I'm three months on from my break up with who I thought I'd be with forever and I'm in such a better and free headspace now! Taking up a new hobby helps too!"
"As crass as it sounds, the first step for me was to sleep with someone else. Not out of lust, but it enabled me to stop connecting sex with my ex-partner and start seeing it as another part of normal life that I could do without him. Of course, this should only be done when you are really ready, otherwise you will just regret it and hate yourself for it."
"Listen to really sad break up songs and have a good cry. Then once you've got it all out put some upbeat empowering break up songs on – dance, sing and remember how awesome and amazing you are."
"Know that this feeling is temporary and you'll get through it eventually – likely without even realising. Allow yourself time to heal – distract yourself if you need to but allow yourself to wallow in pity sometimes too. Know that this journey isn't linear and sometimes you'll feel that you're taking backwards steps but eventually you'll make it through."
"After you have had some time to grieve and get your life back on track; make sure that you learn from the breakup. Think about why you allowed yourself to be treated in a way that didn't suit you; what habits you have that made the relationship less successful; or whether it was just bad circumstances. Try reading some self-help books, speaking to a therapist or asking friends for advice to give you ideas. Then you can be confident that next time round you will have a better chance of finding a good relationship."
"One thing I've always used, at some point in the grieving process is to start a list of all the positive aspects of having this person out of your life. For me, I was very happy about not having to deal with my ex's mother or step-father again. Your mileage may vary."
"Make a list of the 'fantasy' vs 'reality' – the way you remember things versus the way it really was. A lot of people tend to romanticise the past, remembering it to be better than it actually was."
"Invite all your best friends over, drink wine, and watch The First Wives Club. YOU DON’T OWN ME!"
"Distraction. Go for a hike and leave your phone in the car. Actually, stay off your phone (social media especially) as much as possible on days you have that huge pit in your stomach. Spend time with the people who truly know you and will listen to every wild thought in your head. Cry. Listen to angry music (my personal fave). Pet your dog. Go out to dinner with your best friends.
The more time that's put between you and the break up, the easier it gets. Distract yourself with other activities until the pain dulls a bit and you can think more rationally about the relationship."
"Anytime you feel mopey or want to call or message them, go for a nice long run outdoors. It helps to clear those residual cobwebs."
"Sometimes therapy can be a great option to help you reset! After my husband left me, my therapist helped me restructure my life and set myself up for more mindful relationships in the future."
"Every breakup is simply an opportunity! Dating is all trial and error til we find that 'One'. So why would you want someone who doesn’t see you as that? You now have that opportunity to take what you learned in that relationship, find yourself and then the one will come!"

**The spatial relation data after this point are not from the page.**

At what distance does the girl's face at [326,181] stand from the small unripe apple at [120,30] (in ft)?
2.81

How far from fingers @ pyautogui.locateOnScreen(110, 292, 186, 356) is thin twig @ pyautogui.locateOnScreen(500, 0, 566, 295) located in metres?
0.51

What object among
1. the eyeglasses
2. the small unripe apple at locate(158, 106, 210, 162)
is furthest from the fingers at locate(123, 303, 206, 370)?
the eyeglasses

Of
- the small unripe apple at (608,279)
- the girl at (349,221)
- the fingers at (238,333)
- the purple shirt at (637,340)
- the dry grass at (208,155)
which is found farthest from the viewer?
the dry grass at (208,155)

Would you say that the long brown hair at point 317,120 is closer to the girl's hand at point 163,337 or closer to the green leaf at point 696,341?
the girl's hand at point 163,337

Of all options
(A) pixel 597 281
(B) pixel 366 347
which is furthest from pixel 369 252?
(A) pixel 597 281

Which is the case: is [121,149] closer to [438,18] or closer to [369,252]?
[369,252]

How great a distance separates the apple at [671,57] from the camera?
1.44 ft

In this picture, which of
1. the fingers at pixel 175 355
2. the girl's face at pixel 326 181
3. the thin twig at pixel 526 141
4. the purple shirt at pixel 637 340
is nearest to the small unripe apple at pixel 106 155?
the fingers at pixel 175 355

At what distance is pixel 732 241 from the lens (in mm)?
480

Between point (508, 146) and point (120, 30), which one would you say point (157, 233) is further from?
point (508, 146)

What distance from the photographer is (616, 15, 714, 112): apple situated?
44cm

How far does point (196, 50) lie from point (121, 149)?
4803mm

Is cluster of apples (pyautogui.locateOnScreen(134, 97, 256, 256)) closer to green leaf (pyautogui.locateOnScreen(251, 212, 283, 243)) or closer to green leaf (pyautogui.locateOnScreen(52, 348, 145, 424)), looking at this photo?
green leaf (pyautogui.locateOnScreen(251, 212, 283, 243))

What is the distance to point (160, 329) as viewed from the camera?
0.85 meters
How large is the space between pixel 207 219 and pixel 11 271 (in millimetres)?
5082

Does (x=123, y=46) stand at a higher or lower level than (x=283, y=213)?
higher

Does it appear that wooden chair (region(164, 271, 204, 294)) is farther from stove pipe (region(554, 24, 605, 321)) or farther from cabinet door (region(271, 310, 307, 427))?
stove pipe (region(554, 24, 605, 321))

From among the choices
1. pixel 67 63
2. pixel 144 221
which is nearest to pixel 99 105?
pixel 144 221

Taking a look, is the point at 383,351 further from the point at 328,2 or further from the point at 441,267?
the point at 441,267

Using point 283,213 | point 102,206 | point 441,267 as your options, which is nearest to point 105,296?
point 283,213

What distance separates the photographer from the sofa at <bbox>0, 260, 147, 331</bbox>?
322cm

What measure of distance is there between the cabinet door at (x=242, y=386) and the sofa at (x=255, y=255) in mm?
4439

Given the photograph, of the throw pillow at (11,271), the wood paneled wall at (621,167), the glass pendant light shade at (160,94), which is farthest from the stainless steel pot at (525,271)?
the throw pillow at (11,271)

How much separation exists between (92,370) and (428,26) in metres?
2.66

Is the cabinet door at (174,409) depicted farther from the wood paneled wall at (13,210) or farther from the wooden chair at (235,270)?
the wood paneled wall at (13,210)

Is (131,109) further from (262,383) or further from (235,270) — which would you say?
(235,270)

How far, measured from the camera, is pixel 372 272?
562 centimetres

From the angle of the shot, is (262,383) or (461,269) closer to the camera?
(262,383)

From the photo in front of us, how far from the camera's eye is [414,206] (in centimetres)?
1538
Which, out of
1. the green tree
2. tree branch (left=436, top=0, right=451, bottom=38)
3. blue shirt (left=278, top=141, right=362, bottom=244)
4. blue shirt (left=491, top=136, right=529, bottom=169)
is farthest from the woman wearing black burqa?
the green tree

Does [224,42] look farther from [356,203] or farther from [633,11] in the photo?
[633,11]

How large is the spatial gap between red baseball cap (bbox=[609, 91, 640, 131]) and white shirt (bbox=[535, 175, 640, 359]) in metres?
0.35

"Allow a period of separation before trying to be friends. Afterwards, truly evaluate whether or not you’d like for them to be in your life. Chances are you need them much less than you thought you did."
"For every six months I was in the relationship, I gave myself two weeks to recover."
"My mantra is 'it was a good chapter, but it isn’t the entire story.' That helps me focus on the good parts of the relationship, find some lessons from it and remember that my story isn’t over. It also keeps me in a positive mindset and not look at the other person with hate. Definitely has made it easier to find closure!"
Some entries have been edited for clarity and length.